Provided text:
This past weekend my family and several friends participated in the Susan G. Komen Race for the Cure. Over 40,000 people participated in the event, which seeks to raise funds for breast cancer patients, help with their treatments and, hopefully, find a cure for breast cancer.
It was an amazing day. Everyone was decked out in pink to support the cause; there was free Starbucks – the list of awesomeness goes on and on. I was surrounded by my kids and my family, and I felt inspired and loved, even in the middle of the race when my 3-year-old had a meltdown over spilled orange juice.
At the end of the race, I was struck by something. As I looked around at the massive crowd, I began to think about how each of these people had made their donation to participate in the race, and that this is just one of a hundred races Komen will hold globally, and that Komen’s been doing them for 28 years. I kept coming back to one nagging thought, “All this, and I still got cancer. How? Why?”

Problems to solve:
(A) Reproduce the Race for the Cure text word for word, everything from "This past weekend" down to "for breast cancer.".
(B) According to the Race for the Cure text, how many people took part in the event?
(C) Summarize the Race for the Cure text in two sentences.

Records in a dataset:

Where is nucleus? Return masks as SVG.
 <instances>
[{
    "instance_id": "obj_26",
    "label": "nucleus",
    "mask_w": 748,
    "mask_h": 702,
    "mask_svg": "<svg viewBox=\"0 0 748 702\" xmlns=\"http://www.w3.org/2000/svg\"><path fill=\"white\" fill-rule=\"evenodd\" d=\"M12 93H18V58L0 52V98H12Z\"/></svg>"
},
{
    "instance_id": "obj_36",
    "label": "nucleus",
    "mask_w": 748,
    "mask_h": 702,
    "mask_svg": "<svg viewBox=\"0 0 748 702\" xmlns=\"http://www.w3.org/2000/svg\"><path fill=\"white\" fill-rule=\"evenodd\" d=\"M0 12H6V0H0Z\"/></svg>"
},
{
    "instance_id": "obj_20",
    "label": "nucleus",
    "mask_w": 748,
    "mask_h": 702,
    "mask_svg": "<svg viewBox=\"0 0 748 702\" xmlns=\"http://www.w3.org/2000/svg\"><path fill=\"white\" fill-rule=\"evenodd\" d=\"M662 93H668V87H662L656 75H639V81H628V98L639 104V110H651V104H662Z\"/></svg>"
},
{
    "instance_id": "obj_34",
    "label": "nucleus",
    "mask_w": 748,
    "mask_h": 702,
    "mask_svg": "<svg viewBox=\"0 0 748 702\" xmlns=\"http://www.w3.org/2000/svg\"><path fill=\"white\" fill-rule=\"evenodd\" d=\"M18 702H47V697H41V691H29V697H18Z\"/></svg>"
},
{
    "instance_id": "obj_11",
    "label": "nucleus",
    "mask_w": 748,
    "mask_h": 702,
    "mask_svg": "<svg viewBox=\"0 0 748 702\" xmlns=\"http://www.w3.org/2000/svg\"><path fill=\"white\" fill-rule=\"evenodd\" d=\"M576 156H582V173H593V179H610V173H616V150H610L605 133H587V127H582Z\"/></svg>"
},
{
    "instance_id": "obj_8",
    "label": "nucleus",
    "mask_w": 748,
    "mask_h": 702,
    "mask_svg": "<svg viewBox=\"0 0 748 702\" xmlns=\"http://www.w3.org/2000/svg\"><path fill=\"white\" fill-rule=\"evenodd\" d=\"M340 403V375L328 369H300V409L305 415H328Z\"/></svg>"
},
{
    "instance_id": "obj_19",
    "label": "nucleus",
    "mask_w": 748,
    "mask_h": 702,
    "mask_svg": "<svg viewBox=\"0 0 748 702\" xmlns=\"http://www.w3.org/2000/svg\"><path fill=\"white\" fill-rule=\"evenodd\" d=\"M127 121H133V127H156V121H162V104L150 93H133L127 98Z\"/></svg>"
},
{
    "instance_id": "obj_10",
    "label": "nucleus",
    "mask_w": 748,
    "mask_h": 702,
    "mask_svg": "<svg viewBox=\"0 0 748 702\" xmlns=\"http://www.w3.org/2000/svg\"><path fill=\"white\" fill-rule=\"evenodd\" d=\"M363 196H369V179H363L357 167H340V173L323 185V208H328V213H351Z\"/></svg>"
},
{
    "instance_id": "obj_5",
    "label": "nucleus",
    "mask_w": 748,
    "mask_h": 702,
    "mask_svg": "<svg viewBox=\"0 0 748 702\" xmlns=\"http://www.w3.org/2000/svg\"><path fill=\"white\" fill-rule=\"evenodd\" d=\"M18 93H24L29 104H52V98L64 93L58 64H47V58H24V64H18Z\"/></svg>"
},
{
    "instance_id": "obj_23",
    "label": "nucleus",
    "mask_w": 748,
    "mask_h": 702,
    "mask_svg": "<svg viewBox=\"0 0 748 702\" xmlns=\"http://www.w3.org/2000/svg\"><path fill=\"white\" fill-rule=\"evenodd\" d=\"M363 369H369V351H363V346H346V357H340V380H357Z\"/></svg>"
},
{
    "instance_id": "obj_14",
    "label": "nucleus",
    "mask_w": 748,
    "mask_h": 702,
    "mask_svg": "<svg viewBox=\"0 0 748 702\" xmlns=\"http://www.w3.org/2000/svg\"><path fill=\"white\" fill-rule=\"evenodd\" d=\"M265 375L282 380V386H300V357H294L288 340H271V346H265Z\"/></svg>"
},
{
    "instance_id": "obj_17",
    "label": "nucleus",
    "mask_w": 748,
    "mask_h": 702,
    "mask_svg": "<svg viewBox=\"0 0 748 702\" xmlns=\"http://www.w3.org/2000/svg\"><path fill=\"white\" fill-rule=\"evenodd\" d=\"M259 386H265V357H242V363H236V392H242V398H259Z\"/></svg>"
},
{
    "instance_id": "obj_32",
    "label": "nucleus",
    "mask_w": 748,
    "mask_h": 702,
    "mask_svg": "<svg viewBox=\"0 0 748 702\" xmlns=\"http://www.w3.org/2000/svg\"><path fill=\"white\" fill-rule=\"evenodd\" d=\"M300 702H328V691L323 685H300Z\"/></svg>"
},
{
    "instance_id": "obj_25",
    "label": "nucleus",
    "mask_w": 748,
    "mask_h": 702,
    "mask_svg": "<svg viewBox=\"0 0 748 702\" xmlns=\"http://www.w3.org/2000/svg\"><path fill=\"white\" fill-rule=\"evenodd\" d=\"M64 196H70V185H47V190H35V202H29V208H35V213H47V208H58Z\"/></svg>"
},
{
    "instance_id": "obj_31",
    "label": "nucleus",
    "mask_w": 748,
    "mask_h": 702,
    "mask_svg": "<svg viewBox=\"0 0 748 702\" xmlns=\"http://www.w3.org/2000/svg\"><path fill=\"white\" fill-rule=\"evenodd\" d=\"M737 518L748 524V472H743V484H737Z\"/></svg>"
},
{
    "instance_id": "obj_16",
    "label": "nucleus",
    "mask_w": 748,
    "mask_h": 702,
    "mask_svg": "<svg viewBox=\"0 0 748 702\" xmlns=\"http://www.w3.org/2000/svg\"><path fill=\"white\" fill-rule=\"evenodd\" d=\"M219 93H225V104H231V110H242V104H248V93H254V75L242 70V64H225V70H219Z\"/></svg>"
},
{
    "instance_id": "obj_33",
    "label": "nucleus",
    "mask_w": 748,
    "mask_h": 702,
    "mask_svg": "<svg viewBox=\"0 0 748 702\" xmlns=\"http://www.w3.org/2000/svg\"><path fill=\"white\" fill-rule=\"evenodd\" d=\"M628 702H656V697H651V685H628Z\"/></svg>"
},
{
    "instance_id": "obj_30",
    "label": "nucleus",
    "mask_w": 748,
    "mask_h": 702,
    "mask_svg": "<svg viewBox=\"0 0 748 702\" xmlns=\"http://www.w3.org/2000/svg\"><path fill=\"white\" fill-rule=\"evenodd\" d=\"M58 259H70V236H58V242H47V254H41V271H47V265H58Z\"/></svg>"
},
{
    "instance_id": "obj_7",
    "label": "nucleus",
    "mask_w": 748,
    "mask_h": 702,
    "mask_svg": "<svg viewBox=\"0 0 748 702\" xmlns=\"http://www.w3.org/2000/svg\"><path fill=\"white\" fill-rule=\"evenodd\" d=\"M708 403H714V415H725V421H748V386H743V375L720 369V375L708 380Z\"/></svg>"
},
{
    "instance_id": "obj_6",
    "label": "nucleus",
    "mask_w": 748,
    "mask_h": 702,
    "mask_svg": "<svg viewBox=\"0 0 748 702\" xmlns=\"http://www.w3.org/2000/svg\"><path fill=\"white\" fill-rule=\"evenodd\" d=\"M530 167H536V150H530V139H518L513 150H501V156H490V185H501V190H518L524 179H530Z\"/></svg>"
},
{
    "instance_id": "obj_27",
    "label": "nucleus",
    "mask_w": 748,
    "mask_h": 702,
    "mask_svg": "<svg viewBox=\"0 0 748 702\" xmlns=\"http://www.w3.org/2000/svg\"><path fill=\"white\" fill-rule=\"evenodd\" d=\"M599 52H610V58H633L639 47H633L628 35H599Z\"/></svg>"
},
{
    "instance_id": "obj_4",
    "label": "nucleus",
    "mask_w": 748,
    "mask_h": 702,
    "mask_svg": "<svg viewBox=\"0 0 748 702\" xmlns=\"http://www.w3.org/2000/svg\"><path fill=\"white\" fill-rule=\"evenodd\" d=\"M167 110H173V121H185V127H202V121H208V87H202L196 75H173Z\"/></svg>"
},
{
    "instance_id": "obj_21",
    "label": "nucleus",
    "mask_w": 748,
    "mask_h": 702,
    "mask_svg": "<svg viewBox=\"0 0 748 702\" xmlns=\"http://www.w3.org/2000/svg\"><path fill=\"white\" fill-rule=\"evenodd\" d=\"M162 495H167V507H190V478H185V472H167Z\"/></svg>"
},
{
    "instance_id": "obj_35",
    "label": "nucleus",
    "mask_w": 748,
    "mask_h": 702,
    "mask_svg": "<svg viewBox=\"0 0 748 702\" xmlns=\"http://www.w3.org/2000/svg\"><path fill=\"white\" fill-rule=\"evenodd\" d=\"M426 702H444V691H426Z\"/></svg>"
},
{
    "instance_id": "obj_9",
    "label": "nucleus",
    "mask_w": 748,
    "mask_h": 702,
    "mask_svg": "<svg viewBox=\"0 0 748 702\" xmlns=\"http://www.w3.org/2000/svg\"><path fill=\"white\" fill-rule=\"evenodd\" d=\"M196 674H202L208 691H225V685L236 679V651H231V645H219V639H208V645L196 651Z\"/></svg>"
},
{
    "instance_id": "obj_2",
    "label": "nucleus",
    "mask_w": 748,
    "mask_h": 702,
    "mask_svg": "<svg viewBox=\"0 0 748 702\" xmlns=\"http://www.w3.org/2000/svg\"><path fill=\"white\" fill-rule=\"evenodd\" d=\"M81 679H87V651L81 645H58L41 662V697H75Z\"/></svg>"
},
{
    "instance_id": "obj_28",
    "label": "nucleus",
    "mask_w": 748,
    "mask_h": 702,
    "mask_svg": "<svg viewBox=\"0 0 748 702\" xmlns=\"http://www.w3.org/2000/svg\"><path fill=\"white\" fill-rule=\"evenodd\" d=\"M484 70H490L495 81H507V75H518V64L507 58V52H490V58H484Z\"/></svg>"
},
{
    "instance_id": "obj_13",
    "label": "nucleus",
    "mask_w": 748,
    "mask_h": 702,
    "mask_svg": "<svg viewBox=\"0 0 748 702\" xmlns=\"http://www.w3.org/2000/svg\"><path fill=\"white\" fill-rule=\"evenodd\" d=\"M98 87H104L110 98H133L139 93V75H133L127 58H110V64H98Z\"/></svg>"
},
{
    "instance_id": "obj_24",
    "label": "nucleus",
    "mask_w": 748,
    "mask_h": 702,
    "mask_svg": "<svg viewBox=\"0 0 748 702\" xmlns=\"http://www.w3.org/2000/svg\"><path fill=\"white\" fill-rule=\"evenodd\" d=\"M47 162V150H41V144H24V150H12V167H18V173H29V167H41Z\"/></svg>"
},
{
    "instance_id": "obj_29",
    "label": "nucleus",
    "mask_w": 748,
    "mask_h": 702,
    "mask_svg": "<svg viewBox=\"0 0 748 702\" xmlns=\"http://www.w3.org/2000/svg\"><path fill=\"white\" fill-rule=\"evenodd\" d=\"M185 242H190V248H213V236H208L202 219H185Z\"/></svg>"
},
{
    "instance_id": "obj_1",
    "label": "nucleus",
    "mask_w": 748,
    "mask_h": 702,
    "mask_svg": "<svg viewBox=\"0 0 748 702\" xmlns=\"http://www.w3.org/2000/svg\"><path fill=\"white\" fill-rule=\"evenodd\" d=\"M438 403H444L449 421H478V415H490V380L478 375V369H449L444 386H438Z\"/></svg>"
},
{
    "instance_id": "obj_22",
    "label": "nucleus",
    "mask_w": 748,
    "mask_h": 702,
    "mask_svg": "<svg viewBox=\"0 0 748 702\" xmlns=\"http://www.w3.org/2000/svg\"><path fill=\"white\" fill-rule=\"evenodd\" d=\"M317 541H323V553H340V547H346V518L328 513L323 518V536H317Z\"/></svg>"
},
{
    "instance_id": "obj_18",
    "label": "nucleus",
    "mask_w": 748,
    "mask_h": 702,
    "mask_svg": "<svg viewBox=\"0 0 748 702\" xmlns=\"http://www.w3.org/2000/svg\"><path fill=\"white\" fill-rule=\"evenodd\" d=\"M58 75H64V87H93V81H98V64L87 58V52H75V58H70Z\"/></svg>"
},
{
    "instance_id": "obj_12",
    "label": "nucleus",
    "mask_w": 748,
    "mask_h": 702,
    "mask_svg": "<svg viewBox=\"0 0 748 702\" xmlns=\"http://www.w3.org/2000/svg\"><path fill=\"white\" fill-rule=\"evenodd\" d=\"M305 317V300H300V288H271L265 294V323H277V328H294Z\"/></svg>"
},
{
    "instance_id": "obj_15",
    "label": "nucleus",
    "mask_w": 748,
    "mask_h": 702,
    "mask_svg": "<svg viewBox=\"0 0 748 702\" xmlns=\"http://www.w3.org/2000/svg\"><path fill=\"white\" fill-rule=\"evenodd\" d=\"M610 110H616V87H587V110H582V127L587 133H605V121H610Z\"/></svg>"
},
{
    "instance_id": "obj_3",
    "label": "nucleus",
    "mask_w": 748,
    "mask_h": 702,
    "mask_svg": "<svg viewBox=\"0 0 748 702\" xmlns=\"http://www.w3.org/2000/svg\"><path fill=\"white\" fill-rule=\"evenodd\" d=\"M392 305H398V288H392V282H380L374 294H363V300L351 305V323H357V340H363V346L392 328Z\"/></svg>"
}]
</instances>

Task-by-task solutions:
(A)
This past weekend my family and several friends participated in the Susan G. Komen Race for the Cure. Over 40,000 people participated in the event, which seeks to raise funds for breast cancer patients, help with their treatments and, hopefully, find a cure for breast cancer.

(B) Over 40,000 people.

(C) The writer joined family and friends in the Susan G. Komen Race for the Cure, a pink-clad event of over 40,000 people that raises funds for breast cancer patients and a cure, and felt inspired and loved despite a 3-year-old's meltdown. At the end, thinking of all the donations and Komen's 28 years of races worldwide, the writer kept asking how and why they still got cancer.